Wanted to follow up on the issue.
I found and tried a suggestion by this thoughtful soul:
https://stackoverflow.com/users/622140/james
On centos 7: yum install awscli
Quote:
. . . I ran across documentation on how to get the AWS S3 CLI sync command to synchronize buckets with massive parallelization. The following commands will tell the AWS CLI to use 1,000 threads to execute jobs (each a small file or one part of a multipart copy) and look ahead 100,000 jobs:
|
Code:
aws configure set default.s3.max_concurrent_requests 1000
aws configure set default.s3.max_queue_size 100000
After executing the aws configure set commands above, use the sync command as follows:
Code:
aws s3 sync s3://source-bucket/source-path s3://destination-bucket/destination-path
Result: 1TB copy from bucket A to bucket B in 6 hours; or, roughly 47.5 MB/s.

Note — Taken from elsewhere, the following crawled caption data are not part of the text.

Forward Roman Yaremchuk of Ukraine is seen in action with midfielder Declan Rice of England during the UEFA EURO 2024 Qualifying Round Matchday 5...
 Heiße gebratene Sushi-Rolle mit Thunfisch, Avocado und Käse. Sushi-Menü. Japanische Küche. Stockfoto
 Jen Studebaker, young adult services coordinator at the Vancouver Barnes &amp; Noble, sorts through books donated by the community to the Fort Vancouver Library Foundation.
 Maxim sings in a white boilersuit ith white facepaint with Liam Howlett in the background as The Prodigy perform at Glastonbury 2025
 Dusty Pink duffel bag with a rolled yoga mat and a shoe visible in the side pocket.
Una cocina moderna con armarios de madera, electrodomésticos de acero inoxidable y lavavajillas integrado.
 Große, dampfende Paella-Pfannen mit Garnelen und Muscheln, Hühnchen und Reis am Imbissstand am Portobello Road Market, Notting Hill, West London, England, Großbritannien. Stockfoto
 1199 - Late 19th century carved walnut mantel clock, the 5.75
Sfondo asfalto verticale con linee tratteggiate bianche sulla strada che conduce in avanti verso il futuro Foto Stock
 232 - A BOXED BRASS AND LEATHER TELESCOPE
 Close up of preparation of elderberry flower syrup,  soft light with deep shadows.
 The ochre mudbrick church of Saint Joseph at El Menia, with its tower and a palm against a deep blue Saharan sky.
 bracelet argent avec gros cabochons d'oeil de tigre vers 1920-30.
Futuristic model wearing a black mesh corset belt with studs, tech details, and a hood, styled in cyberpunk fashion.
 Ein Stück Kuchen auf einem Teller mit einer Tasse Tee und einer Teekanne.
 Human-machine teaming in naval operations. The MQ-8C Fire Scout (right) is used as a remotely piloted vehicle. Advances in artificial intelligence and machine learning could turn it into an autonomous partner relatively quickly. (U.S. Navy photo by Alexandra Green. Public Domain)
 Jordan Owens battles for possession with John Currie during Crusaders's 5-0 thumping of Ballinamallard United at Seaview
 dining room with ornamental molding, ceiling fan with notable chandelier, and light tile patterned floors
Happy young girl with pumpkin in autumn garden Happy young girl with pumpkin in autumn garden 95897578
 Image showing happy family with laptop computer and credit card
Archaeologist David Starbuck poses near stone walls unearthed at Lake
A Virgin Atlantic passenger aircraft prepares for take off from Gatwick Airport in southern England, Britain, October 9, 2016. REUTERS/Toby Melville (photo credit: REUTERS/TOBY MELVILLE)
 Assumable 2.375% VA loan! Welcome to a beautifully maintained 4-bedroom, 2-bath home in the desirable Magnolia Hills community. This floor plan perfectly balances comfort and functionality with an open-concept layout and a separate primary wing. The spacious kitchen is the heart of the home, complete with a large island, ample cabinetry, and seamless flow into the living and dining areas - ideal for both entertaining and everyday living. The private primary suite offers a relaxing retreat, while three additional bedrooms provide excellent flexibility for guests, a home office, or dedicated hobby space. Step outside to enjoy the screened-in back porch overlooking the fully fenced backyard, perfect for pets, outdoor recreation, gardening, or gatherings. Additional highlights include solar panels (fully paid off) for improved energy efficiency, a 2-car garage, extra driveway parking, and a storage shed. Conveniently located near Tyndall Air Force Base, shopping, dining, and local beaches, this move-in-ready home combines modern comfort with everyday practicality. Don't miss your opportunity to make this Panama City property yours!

6 hours vs. 10 - 14 days using s3cmd - enormous improvement.
I observed the aws s3 sync command created more processes than I could count, used 10% - 32% cpu across all 8 cores on a Xeon cpu, and grabbed roughly 8 GB's of RAM.
James from stackoverflow achieved much higher data transfer rates up to 700MiB/s transferring files between 3 to 50 GB in size; whereas, I was transferring hundreds of thousands of files of much smaller size.
This may explain our speed differences.